Come scoprire dunque, per grazia, sempre più ogni cosa senza venire sempre più concretamente, profondamente, portati dentro il mistero di Dio, dell’uomo, del mondo, in Cristo, Dio e uomo? La distrazione, la disattenzione, la facilità con cui ci si può accorgere ben poco dell’altro possono, se si comincia a scoprirle, far riflettere e così far crescere all’infinito.  

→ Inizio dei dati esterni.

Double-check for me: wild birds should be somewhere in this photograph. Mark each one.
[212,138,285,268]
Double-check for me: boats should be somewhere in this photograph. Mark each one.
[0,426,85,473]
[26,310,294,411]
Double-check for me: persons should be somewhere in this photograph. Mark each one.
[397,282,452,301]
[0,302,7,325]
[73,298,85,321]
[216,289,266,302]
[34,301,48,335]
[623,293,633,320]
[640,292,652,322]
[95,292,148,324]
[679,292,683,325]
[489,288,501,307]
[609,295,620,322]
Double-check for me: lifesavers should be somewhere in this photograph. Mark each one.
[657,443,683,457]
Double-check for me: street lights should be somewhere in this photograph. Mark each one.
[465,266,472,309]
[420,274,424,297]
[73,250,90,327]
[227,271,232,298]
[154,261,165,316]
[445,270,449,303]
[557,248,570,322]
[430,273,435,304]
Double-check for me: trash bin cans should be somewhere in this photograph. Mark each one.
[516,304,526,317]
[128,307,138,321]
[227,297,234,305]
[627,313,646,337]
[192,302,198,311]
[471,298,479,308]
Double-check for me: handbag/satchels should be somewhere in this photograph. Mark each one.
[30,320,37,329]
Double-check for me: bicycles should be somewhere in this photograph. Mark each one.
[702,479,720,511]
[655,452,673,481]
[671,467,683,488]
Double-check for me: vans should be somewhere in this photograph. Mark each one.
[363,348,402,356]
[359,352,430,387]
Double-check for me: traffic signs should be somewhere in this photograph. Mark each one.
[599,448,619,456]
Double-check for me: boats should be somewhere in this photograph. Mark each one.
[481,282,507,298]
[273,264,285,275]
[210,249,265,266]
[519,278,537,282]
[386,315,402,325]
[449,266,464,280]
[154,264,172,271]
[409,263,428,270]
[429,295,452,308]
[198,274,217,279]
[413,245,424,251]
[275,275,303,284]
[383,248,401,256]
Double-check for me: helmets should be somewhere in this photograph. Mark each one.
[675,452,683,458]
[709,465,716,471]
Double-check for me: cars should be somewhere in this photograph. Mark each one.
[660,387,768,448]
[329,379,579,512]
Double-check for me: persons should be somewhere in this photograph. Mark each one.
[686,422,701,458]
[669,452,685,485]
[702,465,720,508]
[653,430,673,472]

Non mi suscitano possibili perplessità solo spiritualismo, razionalismo, legalismo. Mi mette in guardia, talora, anche l’invito a pensare. Certo già un anno e mezzo di possibili riflessioni (frutto di decenni di cammino) qui su Vatican Insider, con tante possibili piste innovative, mostrano che è bene anche secondo me cercare di comprendere sempre più la vita. Ma più volte ho ripetuto che tutte queste possibili scoperte non sono nate da un cercare a tavolino belle trovate ma sono emerse da una vita vissuta. La stessa logica e persino, per esempio, la matematica possono venire sempre più profondamente comprese solo in una sempre più profonda ed equilibrata maturazione spirituale e umana in Cristo, Dio e uomo. Quando ero in seminario qualcuno mi disse che era bene valutare anche come sacerdote la possibilità di intraprendere la via dell’insegnamento universitario. Io risposi che volevo vivere, fare, il prete tra la gente non solo per amore della gente ma perché percepivo che, almeno nella mia vita, sarei maturato, avrei imparato in profondità, molto più in mezzo alla gente che a tavolino. Cercando, per grazia, di amare sempre più con tutto il cuore, con ogni discreta attenzione spirituale e umana, le persone e sempre più, per grazia, cercando di accogliere con tutto il cuore, con ogni discreta attenzione, il loro amore, la loro vita. E certamente tutto ciò, con ogni attenzione, in Dio. Certo avrei continuato a studiare tutta la vita. Anche altre parole come per esempio «intellettuale» mi mettono in guardia. Mi trovo a concordare naturalmente con la, secondo me, sana diffidenza di san Francesco verso l’intellettualismo. Non che un intellettuale non possa aiutare tanto, ma nell’intellettualismo vi è il rischio di prendere vie riduttive, in mille modi spegnenti, anche più facilmente distorcenti. «La scienza gonfia, la carità costruisce la casa», avvisa san Paolo (1 Cor 8, 2). Forse sarebbe bene non parlare più di intellettuali perché può sapere di razionalismo. Si potrebbe magari parlare di uomini di cultura, intendendo una cultura tendenzialmente profonda, vissuta, non a tavolino. Una cultura che aiuta, stimola, a entrare nella vita, non a pensare di entrarci in realtà in varia misura uscendone. Fino, per esempio, alla varia lobotomizzazione della cultura senza il libero, tendenzialmente vissuto, sviluppo delle identità e dello scambio tra di esse della scuola.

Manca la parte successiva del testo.